Written exercise A: According to the source extract, which mode of WPA can CommView for WiFi decrypt?

Source extract:
————

In the first case, you should see very few ICV errors reported by the program. In the second case, all of the captured data frames will be marked with the ICV Error flag because the computed and the actual ICV values will not match if the wrong key is used for decryption. In the third case, no frames will have ICV errors because no decryption attempts will be made.

As explained above, unlike "hard" CRC errors, ICV errors are "soft" errors that depend on the decryption key. Your WLAN may be perfectly healthy, but if you entered the wrong WEP key in CommView for WiFi, you will observe many ICV errors. Because of its "softness," packets with ICV errors are, by default, shown in the same color as any other packets. This can be changed using the program's Options dialog.

If a frame has a CRC error, detecting an ICV error makes no point. Therefore, CommView for WiFi never sets the ICV error flag for frames with CRC errors.

Understanding WPA Decryption

As it has been mentioned throughout this product's documentation, CommView for WiFi is capable of decrypting WEP- and WPA/WPA2-encrypted network traffic on the fly. To take full advantage of this functionality, you should have a good understanding of the underlying cryptographic principles.

WEP (Wired Equivalent Privacy) is a mechanism used to provide data security in wireless networks. WEP allows the administrator to define a set of keys (or just one key) for the WLAN. These keys are shared among the clients and access points and are used for encrypting data before it is transmitted. If a client does not have the correct WEP key, it cannot decrypt the received packets or send data to other clients, which prevents unauthorized network access and eavesdropping. WEP decryption is rather straightforward as long as you have the correct key. WEP is a static and stateless encryption system, which means that once you have entered the correct key in the WEP/WPA Keys dialog, CommView for WiFi will be immediately able to decrypt packets.

WPA (Wi-Fi Protected Access) came as a replacement for the less secure WEP standard. WPA addresses many of WEP's security and privacy concerns, significantly increasing the level of data protection and access control for WLANs. Unlike WEP, WPA is a dynamic encryption system that uses rekeying, unique per-station keys, and a number of other measures to improve security. WPA features two modes, PSK (Pre-Shared Key) and Enterprise, which differ in a number of ways. CommView for WiFi supports decryption of WPA in PSK mode.

————

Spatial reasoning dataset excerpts
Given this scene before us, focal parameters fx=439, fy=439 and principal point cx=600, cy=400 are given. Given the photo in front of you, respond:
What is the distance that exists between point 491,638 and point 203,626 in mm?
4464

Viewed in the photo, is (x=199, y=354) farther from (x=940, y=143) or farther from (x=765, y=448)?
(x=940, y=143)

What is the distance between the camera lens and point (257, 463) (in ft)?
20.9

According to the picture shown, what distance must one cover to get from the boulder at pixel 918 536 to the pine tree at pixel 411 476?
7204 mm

————

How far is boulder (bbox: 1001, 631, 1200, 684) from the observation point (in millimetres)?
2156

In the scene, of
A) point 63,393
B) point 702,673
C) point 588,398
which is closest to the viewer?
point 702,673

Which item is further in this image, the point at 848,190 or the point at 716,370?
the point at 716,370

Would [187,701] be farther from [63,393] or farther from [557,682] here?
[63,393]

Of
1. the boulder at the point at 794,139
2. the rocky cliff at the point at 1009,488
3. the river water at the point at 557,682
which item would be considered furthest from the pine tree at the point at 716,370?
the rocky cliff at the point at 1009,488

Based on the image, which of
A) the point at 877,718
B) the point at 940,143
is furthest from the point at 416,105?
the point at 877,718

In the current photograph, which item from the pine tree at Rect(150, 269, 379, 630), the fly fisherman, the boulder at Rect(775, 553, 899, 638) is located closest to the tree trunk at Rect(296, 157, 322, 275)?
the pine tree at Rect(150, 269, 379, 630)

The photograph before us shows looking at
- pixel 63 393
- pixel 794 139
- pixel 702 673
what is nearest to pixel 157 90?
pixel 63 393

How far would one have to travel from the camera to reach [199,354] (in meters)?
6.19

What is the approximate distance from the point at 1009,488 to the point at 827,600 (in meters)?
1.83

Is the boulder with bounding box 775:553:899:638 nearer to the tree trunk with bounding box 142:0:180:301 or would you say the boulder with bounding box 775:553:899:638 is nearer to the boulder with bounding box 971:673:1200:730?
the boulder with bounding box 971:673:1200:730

————

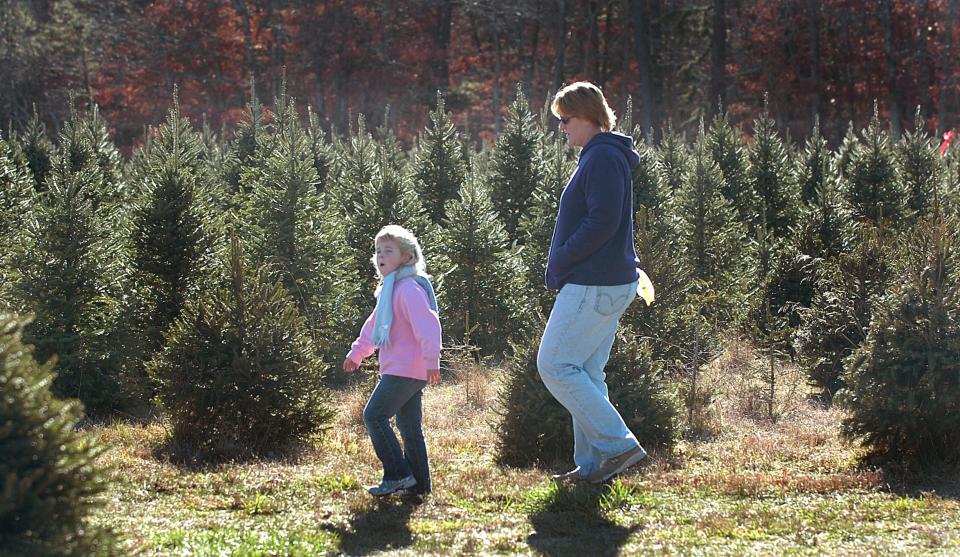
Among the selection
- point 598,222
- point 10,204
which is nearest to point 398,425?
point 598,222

————

Written exercise B: List every line of the records above that contains the word "this". Case counts.

Correct result A: PSK (Pre-Shared Key) mode.

Correct result B:
Given this scene before us, focal parameters fx=439, fy=439 and principal point cx=600, cy=400 are given. Given the photo in front of you, respond:
Which item is further in this image, the point at 848,190 or the point at 716,370?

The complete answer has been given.